Tuesday, April 22, 2008

I ran over the phone cord with my wheel chair again


Ways cube monkeys demonstrate superior skills of working, without really working:

Calling the IRS and placing them on hold while you leave your desk (increase talk-time again)

Calling a number and instantly putting them on hold, doing this several times in a row allows you to build up "talk time" without really talking to anyone.
( you can put many people on hold at once to dramatically increase talk time or to show the boss your "busy bee working, go getter attitude" )

Purposefully dialing disconnected #s

Creating a "list" of people who asked to be called but disrespected us in someway so that they may be punished. Why the fuck would you hang up on someone like me? I have 8 hrs. to call, your phone number, and nothing else to do... good luck giving everyone your new number dip shit.

Using staples to create different designs -- "staple art"

Talk to worthless a prospect for multiple reasons - wasting talk time, making fun of them, helping them re-discover and reminding them what loser's they are.

Discovering all that google has to offer "Street view" enough said

Realizing that those around us who are taking this very seriously spend plenty of time finding pictures for app updates so we spend equal amounts of time doing the same for our parody email responses to each other.

Continually emailing back and forth pointing out every imaginable problem or concern we have with each email.

Cleaning my desk

Listening to XM - x-rated comedy and Opie and Anthony online with one ear bud while starring into space and laughing out loud.

Being moved every 2 months for no reason whatsoever - cube juggling.

Know that you have a loser prospect on the phone. Drag out the conversation to get them engaged only to set up a big question, like, "what do you see
yourself doing in 3 to 5 years?" and then hang up on the dummy...knowing that they are on the other end blabbing about bullshit while you laugh and get
back on IM to share the joy

When a prospect hangs up on you... call back and say " HEY - I'm sorry, I think we got disconnected, and I ran over the phone cord with my wheel chair again" - got ya dummy!
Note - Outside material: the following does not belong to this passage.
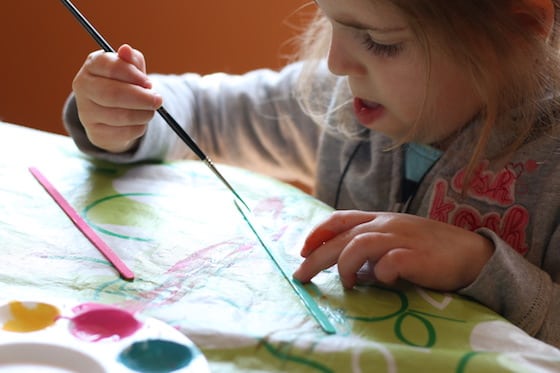 little girl painting wooden stir stick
Calling whatever the last number is every 10 mins so that managers monitoring us don't see hour long of idle time

POD Wars?!?


4/21 - Monday morning, and again I have to clean up the large amount of pointless app update emails, thanks douche bags. One email states a "new" friendly cube monkey competition will begin and is titled "POD Wars". This stupid ass contest bothers me in multiple ways. First of all, it's another example of this pre-school like management style showing it's awesome face. I can image them sitting around in their meetings coming up with one asinine idea after the next, and this week it's POD Wars. Second of all, who comes up with the cube monkey terminology like POD's? And why is there a "War"? Most of these cube monkeys would urinate on themselves if you even pointed a water pistol at them. Is this terminology in Wikipedia? Third, with the term POD war, I immediately think of correctional institutions. POD War might result in a lock-down. "We had a large riot last night in B-POD". I envision that someone would be laying on the ground with a tooth brush stab wound. Makes me think too....its fun dreaming about giving the shank to the KALD.
-oh yeah, they moved my desk, again; as if it's home-room in middle school. All the other cube monkey's dumped all their trash on the desk I am supposed to move to because I left work early Friday... I may just take this extra monitor home for my pain and trauma or maybe I should contact MySafeWorkPlace, because I feel picked on, and now un-safe from further and future attacks at a place which should be my safe haven. Lets create some BS paperwork for the preschool manager...

HR Issue


Given a view about corporate life in general it's important to realize that as the company gets bigger and the personalities more diverse lawsuits can happen, just is the reason for HR and programs such as MySafeWorkplace. When used correctly this can take up an amazing amount of managers time dealing with all the BS a typical work environment produces. Case in point, an employee with equal status to me has been here longer and is substantially older. He is seen a tenured rep, or in my book a KoolAid for Life Drinker(KALD). Consequently he does his job in the eyes of our boss pretty well and is suppose to help me grow as an employee. Since I don't particularly enjoy our growth meetings I try and keep them a short as possible which seems to offend the poor KALD; he takes the issue up with our manager who then sends me an email and follows up with a brief "did you see my point in the email about your growth?". Yes I saw the email, and I'm growing just fine...growing to hate you all.

A student responds...a gem.


Keep in mind that this brain tease was referring to student aid.

"i got my replay from Saly may and i dent get the loanso im going to try to get grants i found 3 or 4 that i may go just have to send the app's in i will call you , when i have know more."